TEXT:
----

Evidence to support Mr. Rippert’s claim is lacking because documents, like flight logs, were destroyed in the war. But Mr. Rippert described in detail to Mr. von Gartzen how in the summer of 1944 German radar had alerted his fighter squadron at Marignane, near Marseille, to a group of Allied reconnaissance planes over the Mediterranean. Mr. Rippert, who was then 22, found a P-38 with French colors and shot it down.

He described the odd, evasive loops flown by Saint-Exupéry, who at the time was 44, overweight and in pain from fractures sustained in numerous flying accidents. Several days later, when German radio intercepted American reports of a search for Saint-Exupéry, he suspected he might have shot down his idol. When Mr. Rippert told him of learning that Saint-Exupéry was missing, “he had tears in his eyes,” Mr. von Gartzen said.

----

GIVEN MATERIAL:
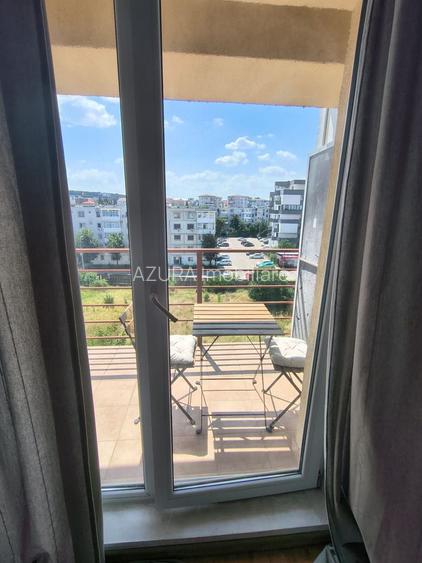 Prima închiriere | 2 camere, modern | Găvana 3, bloc nou - 9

----

ASSIGNMENT 1:
According to the passage on Saint-Exupéry's downing, where was Mr. Rippert's fighter squadron based in the summer of 1944?
ASSIGNMENT 2:
Say whether each statement agrees with the passage on Saint-Exupéry's downing, answering yes or no and quoting the words that decide it.
(a) Flight logs backing Mr. Rippert's claim still exist.
(b) Mr. Rippert was 22 when he shot down the P-38.
(c) Saint-Exupéry was 44 at the time of the flight.
ASSIGNMENT 3:
Write a continuation of the passage on Saint-Exupéry's downing, picking up after its final sentence.

WRITTEN RESPONSE 1:
At Marignane, near Marseille.

WRITTEN RESPONSE 2:
(a) No: "documents, like flight logs, were destroyed in the war."
(b) Yes: "Mr. Rippert, who was then 22, found a P-38 with French colors and shot it down."
(c) Yes: "who at the time was 44"

WRITTEN RESPONSE 3:
The lack of evidence, beyond circumstances, has prompted some to express mild disbelief, Mr. von Gartzen among them. “It’s beyond the normal principles of probability,” he said, adding: “It nonetheless remains a hypothesis that is well founded.”

In Paris, Saint-Exupéry’s grandnephew, Olivier d’Agay, who is a spokesman for the family, said that Mr. Rippert’s version of the events was credible. “All he said was that he hit and brought down a P-38 in that region on July 31 — he never said he shot down Saint-Exupéry,” Mr. d’Agay said. “Of course, he asked himself if it were true, though he kept it to himself.

“Rippert said he often felt desperate,” he said. “If he had known what he was doing, he never would have done it.”